Two success stories, not one

Despite the branding, Kattel cautions against treating Estonia’s digital government and startup ecosystem as a single story.

“There are two very different success stories,” he said. One is digital government, identity, access to public and private services, and secure infrastructure. “The other success story is around the startup environment, which has almost nothing to do with the government infrastructure.”

He argues that the startup boom was mainly driven by early private-sector successes like Skype. The sale of Skype in the early 2000s brought capital, experience, and global networks to Estonia. This group of entrepreneurs is sometimes called the “Skype mafia.”

“If you look at the first two or three generations of Estonian startups, almost all of them go back to Skype,” Kattel said. “That success showed it’s possible and in business, success breeds success.”
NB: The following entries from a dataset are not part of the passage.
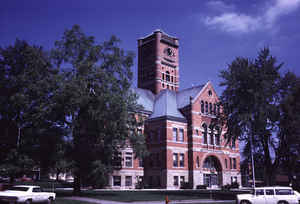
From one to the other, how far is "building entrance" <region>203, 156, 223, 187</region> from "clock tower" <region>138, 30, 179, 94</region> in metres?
17.4

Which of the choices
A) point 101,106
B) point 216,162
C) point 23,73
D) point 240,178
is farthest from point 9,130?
point 240,178

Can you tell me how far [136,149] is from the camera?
115 feet

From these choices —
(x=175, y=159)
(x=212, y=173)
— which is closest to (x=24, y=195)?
(x=175, y=159)

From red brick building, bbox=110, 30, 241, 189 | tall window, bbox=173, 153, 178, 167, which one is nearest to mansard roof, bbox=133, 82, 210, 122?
red brick building, bbox=110, 30, 241, 189

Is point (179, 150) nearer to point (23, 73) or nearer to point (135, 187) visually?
point (135, 187)

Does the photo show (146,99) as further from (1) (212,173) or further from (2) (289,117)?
(2) (289,117)

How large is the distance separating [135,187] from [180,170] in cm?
772

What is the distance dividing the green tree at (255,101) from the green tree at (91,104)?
1143 centimetres

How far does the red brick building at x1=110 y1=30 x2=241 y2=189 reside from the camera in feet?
171

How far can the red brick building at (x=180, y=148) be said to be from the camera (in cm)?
5200

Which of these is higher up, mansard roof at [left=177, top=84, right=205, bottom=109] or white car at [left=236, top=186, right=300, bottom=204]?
mansard roof at [left=177, top=84, right=205, bottom=109]

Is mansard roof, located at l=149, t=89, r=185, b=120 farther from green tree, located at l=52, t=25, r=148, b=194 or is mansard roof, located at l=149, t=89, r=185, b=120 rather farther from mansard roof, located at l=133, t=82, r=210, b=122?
green tree, located at l=52, t=25, r=148, b=194

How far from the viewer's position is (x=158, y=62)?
2645 inches

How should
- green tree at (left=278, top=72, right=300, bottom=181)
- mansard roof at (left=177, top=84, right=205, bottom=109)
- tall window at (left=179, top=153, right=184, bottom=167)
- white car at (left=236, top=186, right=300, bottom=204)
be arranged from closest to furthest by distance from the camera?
white car at (left=236, top=186, right=300, bottom=204), green tree at (left=278, top=72, right=300, bottom=181), tall window at (left=179, top=153, right=184, bottom=167), mansard roof at (left=177, top=84, right=205, bottom=109)
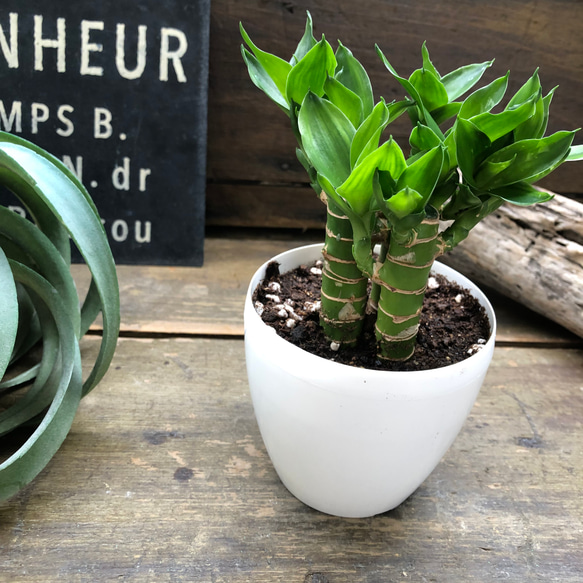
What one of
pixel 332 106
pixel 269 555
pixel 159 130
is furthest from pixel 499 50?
pixel 269 555

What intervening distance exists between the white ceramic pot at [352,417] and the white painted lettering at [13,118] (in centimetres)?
46

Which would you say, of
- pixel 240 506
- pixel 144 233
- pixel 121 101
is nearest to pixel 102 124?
pixel 121 101

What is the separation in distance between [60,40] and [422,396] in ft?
1.88

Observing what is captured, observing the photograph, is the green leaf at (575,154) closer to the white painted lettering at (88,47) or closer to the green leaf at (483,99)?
the green leaf at (483,99)

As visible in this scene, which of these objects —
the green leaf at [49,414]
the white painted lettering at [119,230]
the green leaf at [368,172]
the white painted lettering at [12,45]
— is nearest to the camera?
the green leaf at [368,172]

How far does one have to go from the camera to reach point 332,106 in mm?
331

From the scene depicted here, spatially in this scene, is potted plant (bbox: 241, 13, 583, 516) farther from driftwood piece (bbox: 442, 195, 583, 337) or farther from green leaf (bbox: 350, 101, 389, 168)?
driftwood piece (bbox: 442, 195, 583, 337)

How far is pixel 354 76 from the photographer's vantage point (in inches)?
14.8

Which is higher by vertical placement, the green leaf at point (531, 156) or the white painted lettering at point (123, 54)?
the green leaf at point (531, 156)

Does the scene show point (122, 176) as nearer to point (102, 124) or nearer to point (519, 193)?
point (102, 124)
He adds that Estonia’s unicorns do not rely on government data systems for their central operations. “None of them use public health data or state databases,” he said. “In terms of infrastructure, these are almost entirely separate ecosystems.

Can the EU replicate Estonia?

Estonia’s model has influenced EU policy. The Interoperable Europe Act, in force since 2024, and the European Interoperability Framework promote data sharing, digital identity, and cross-border interoperability. X-Road is open-source and is already used nationally in Finland and Iceland, with pilot projects in Germany.

It is technically possible to replicate Estonia’s model. However, political and institutional factors complicate the situation.

Estonia benefited from limited legacy IT systems, a centralised state and high trust in government. “There’s a ‘we got this’ mentality in small Nordic and Baltic countries,” Kattel said, noting that trust in state institutions is much higher than in many larger EU members.

In more diverse societies, he argues, centralised digital identity systems raise legitimate concerns. “For very good reasons, many EU countries are more reluctant to have identity in one place and trust the state with it,” he said, pointing to privacy risks and fears of political misuse.

The limits of EU-INC

Estonia’s success also exposes the limits of the EU’s single market. Despite decades of integration, companies still face 27 corporate regimes, fragmented digital services and national procurement systems.

“You still can’t just create a business once and operate everywhere, like in the US,” Kattel said. Even basic cross-border services stay disconnected. “If you’re an Italian citizen and go to a doctor in Belgium, that doctor has no idea who you are.”

For Kattel, the EU’s weakness lies not only in regulation but also in demand. “We have focused on supplying rules,” he said, “but we haven’t created EU-wide demand for services, technologies or procurement.”

Estonia shows what a coherent digital system can achieve within a single country. The EU is still far from functioning as a fully integrated economic space. The main challenge is not the lack of models but the need for political decisions that go beyond technology.